The Short Circuit

Mike Morgan's technical journal

 

The circuit in figure 1 is useful for passing pulses across ascynchronous clock domains. Its purpose is to convert a pulse in one clock domain to another clock domain, while mitigating metastability inherant in clock domains crossing (CDC).(1) VHDL source code can be found below

For our purposes, a pulse is defined as a synchronous signal one clock period in duration. Pulses may be used to load registers, or to indicate status such as "output valid", as two examples. When passing busses from one clock domain to another, resynchronized pulses may be utilized to ensure that all bits in a data bus are stable in the destination domain before being used as valid data. 

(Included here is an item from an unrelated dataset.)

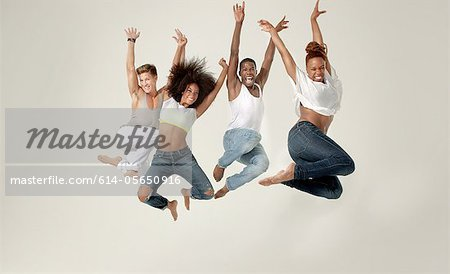 Four young adults jumping in the air with joy Stock Photo - Premium Royalty-Free, Image code: 614-05650916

Figure 1: Circuit for passing pulse across clock domains

Figure 1: Circuit for passing pulse across clock domains

Theory of circuit

A pulse is converted to state change with a T flip flop, TFF0. The state change is synchronized to the destination clock domain via two cascaded D flip flops (DFFs), DFF0 and DFF1. The output of DFF1 is cascaded to DFF2, where the input and output of DFF2 are exclusived ORed to create a pulse in the destination clock domain. 

Detailed explanation of circuit 

The flip flop TFF0 in figure 1 is a T flip flop, whose output toggles when the input is '1'. When the input is '0', the output retains its previous value. 

T flip flops (TFFs) can be easily inferred with synthesizers based on RTL descriptions similar to figure 2. If a TFF is not part of the target library, synthesizers will often infer the logic in figure 3, using a D flip flop (DFF) and a two-input "exclusive or" (XOR) gate to construct a TFF. 

-- VHDL snippet to infer a T flip flop (TFF)
TFF_PROCESS : process (iClk,iRSTn)
begin
  if(iRSTn = '0') then
    t <= '0';
  elsif(rising_edge(iClk)) then
    t <= t XOR iPulseA;
  end if;
end process TFF_PROCESS;

Figure 2: VHDL snippet to infer T flip flip. 

T Flip Flop using D Flip Flop and XOR gate

Figure 3: T Flip Flop using D Flip Flop and XOR gate

 

 

Referring back to figure 1, the purpose of the T flip flop is to turn a pulse into a change of output, i.e. '0' to '1' or '1' to '0'. With each '1' input clocked in, the TFF output changes state. 

The purpose of DFF0 and DFF1, excerpted to figure 4, is to bound metastability. It functions even if iClkA is at a much higher frequency than iClkB, so long as the iPulse to iPulse timing is no less than 2 destination clock periods.(2) 

Figure 4: Metastability mitigating cascaded DFFs

Figure 4: Metastability mitigating cascaded DFFs

 

The last DFF, DFF2, is used to convert the change in state back into a pulse.  The input and the output of DFF2 are XORed, resulting in a pulse whenever they differ. 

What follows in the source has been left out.